Beyond Dense States: Elevating Sparse Transcoders to Active Operators for Latent Reasoning
Yadong Wang, Haodong Chen, Yu Tian, Chuanxing Geng, Dong Liang, Xiang Chen
TL;DR
This work tackles the trade-off between inference efficiency and interpretability in latent reasoning by introducing LSTR, a sparse latent reasoning framework. Central to LSTR is the Latent Transition Transcoder (LTT), which orchestrates reasoning through a linear transport path plus a sparse semantic path under an explicit sparsity budget $k$, enabling semantic resolution control via $k$ and compressed latent trajectories via a ratio $r$. Through supervised trajectory imitation and carefully designed losses (including Fraction of Variance Unexplained and ghost-gradient updates), LSTR achieves competitive accuracy with significantly shorter latent reasoning chains and demonstrates causal, interpretable contributions of sparse features to the reasoning process; it also scales to larger models with stable efficiency gains.
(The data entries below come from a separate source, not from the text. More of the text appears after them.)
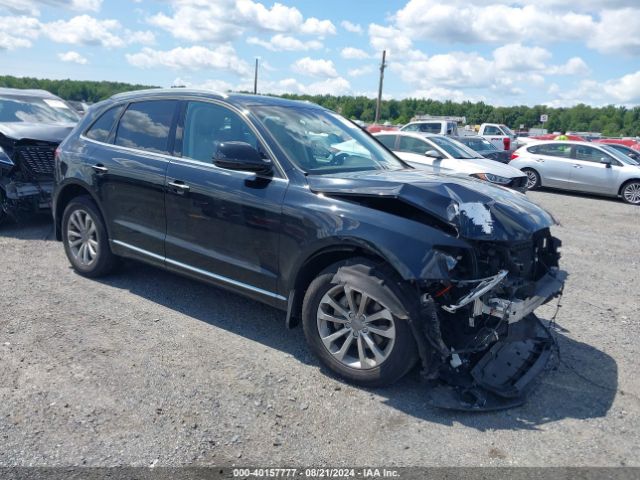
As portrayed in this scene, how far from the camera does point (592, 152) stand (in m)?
15.6

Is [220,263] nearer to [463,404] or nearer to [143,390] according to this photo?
[143,390]

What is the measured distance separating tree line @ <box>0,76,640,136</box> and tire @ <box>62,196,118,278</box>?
66.1 metres

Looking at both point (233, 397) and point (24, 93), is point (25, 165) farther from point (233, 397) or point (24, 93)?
point (233, 397)

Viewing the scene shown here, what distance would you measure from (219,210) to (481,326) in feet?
6.98

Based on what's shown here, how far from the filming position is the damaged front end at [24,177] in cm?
749

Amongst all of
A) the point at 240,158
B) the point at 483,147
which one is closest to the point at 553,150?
the point at 483,147

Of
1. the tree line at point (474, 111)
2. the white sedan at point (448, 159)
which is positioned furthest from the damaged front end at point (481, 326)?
the tree line at point (474, 111)

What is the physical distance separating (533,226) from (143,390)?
9.30 feet

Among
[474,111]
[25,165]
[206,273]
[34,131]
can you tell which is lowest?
[206,273]

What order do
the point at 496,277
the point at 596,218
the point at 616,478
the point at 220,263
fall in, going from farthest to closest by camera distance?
the point at 596,218 → the point at 220,263 → the point at 496,277 → the point at 616,478

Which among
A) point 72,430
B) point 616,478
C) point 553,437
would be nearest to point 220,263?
point 72,430

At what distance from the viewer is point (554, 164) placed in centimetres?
1587

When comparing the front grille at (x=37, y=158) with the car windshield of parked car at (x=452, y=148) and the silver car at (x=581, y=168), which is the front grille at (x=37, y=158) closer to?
the car windshield of parked car at (x=452, y=148)

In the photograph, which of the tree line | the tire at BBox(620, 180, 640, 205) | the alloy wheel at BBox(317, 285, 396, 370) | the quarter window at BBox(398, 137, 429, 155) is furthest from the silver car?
the tree line
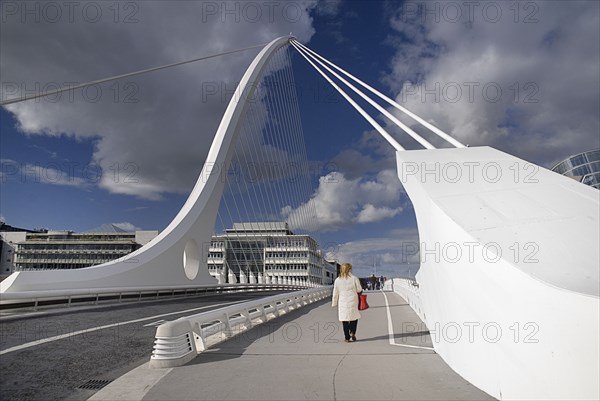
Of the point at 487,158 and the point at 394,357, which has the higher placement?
the point at 487,158

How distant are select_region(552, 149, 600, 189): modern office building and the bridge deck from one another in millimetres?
62385

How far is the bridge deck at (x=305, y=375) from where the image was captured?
478 centimetres

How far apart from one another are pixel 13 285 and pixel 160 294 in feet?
28.4

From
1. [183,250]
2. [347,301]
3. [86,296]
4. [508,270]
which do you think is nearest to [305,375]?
[508,270]

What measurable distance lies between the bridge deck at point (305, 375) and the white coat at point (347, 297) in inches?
21.0

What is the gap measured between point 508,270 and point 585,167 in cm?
6996

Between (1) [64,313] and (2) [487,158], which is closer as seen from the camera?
(2) [487,158]

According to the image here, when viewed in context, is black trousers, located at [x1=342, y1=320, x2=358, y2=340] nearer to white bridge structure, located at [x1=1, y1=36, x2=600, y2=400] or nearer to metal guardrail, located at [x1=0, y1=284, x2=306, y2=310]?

The results show that sparse latent reasoning can match or surpass dense latent baselines under compression while enhancing interpretability and controllability, suggesting practical benefits for efficient, transparent reasoning in large language models.
Abstract
Latent reasoning compresses the chain-of-thought (CoT) into continuous hidden states, yet existing methods rely on dense latent transitions that remain difficult to interpret and control. Meanwhile, sparse representation models uncover human-interpretable semantic features but remain largely confined to post-hoc analysis. We reconcile this tension by proposing LSTR (Latent Sparse Transcoder Reasoning), a latent reasoning framework that elevates functional sparse transcoders into active reasoning operators to perform multi-step computation through sparse semantic transitions. At its core, LSTR employs a Latent Transition Transcoder (LTT) with a residual skip architecture that decouples linear manifold transport from sparse semantic updates, enabling controllable semantic resolution via explicit sparsity constraints. Extensive experiments show that LSTR preserves reasoning accuracy and compression efficiency while substantially improving interpretability over dense latent baselines. Causal interventions and trajectory analyses further demonstrate that these sparse features act as both interpretable and causally effective operators in the reasoning process.